William Daniels at Luhring Augustine Gallery

In his latest solo show at Chelsea’s Luhring Augustine Gallery, British artist William Daniels continues to walk the line between abstraction and representation in new paintings for which he constructed, photographed, then painted arches made of aluminum foil.  (Through Aug 16th).  

William Daniels, Untitled, 42 3/8 x 41 ¾ inches, oil on board, 2013.

William Daniels, “Paintings” at Luhring Augustine

William Daniels, "Untitled," 2009. Courtesy of the artist, Luhring Augustine, New York, Vilma Gold, London and Marc Foxx, Los Angeles.

“I thought they’d be bigger!” exclaimed one visitor to William Daniels’s first New York solo show of oil-on-board paintings, none bigger than 13 inches square. In reproductions, Daniels’s images of angular metallic surfaces—mystery objects wrapped in aluminum foil situated within foil-covered sets—grab attention. In person, the seven tiny pieces dotting the walls of the main gallery convey a cheery yet shallow intimacy, evoking shiny candy wrappers or Christmas lights glinting off an ornament.

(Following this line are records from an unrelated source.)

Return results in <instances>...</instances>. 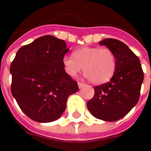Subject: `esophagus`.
<instances>
[{"instance_id": "34e87169", "label": "esophagus", "mask_w": 151, "mask_h": 151, "mask_svg": "<svg viewBox=\"0 0 151 151\" xmlns=\"http://www.w3.org/2000/svg\"><path fill=\"white\" fill-rule=\"evenodd\" d=\"M78 87H79V88H81L83 86H85V84L82 82H81V81H78Z\"/></svg>"}]
</instances>
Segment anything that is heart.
<instances>
[{
    "label": "heart",
    "instance_id": "1",
    "mask_svg": "<svg viewBox=\"0 0 151 151\" xmlns=\"http://www.w3.org/2000/svg\"><path fill=\"white\" fill-rule=\"evenodd\" d=\"M73 55L63 58L64 70L71 77L83 69L85 77L92 83L102 84L110 80L116 70L117 58L110 48L84 47L73 52Z\"/></svg>",
    "mask_w": 151,
    "mask_h": 151
}]
</instances>
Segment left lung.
Listing matches in <instances>:
<instances>
[{
	"label": "left lung",
	"mask_w": 151,
	"mask_h": 151,
	"mask_svg": "<svg viewBox=\"0 0 151 151\" xmlns=\"http://www.w3.org/2000/svg\"><path fill=\"white\" fill-rule=\"evenodd\" d=\"M114 52L117 67L108 82L95 86V95L87 107L95 117L115 122L124 117L139 99L143 71L138 56L124 43L106 38L99 42Z\"/></svg>",
	"instance_id": "obj_1"
}]
</instances>
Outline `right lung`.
Here are the masks:
<instances>
[{
  "instance_id": "right-lung-1",
  "label": "right lung",
  "mask_w": 151,
  "mask_h": 151,
  "mask_svg": "<svg viewBox=\"0 0 151 151\" xmlns=\"http://www.w3.org/2000/svg\"><path fill=\"white\" fill-rule=\"evenodd\" d=\"M66 42L51 35L36 39L18 50L10 66L11 91L22 112L35 122L47 123L66 110L77 81L64 70Z\"/></svg>"
}]
</instances>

Despite the bonhomie of pretty hues, Daniels’s subject matter is monotonous, and seesaws between superrealism and lyrical license—a style that’s especially frustrating when the objects are hard to distinguish from their backgrounds and merge into shallow planes of crinkly foil. Eschewing the temptation to depict people or things in reflection—à la Jan van Eyck’s The Arnolfini Wedding, for example—Daniels rejects references to the outside world, creating little hermetic dioramas of light and color, calculated to break boundaries between abstraction and representation, painting and sculpture, by being all at once.

Undoubtedly, this show proves Daniels’s painterly ability and experimental creativity. But unlike his previous meticulously painted reproductions of torn-paper collages sending up or paying homage to canonical art-historical images, the latest work is, unfortunately, literally reflective, and not metaphorically so. The foil covered objects recall John Chamberlain’s twisted auto parts without their bravado, or James Rosenquist’s chrome panels segueing into spaghetti minus the subject matter. Ultimately, while Daniels’s paintings connect with the contemporary fashion for antimonumentality, they have disappointingly little to say.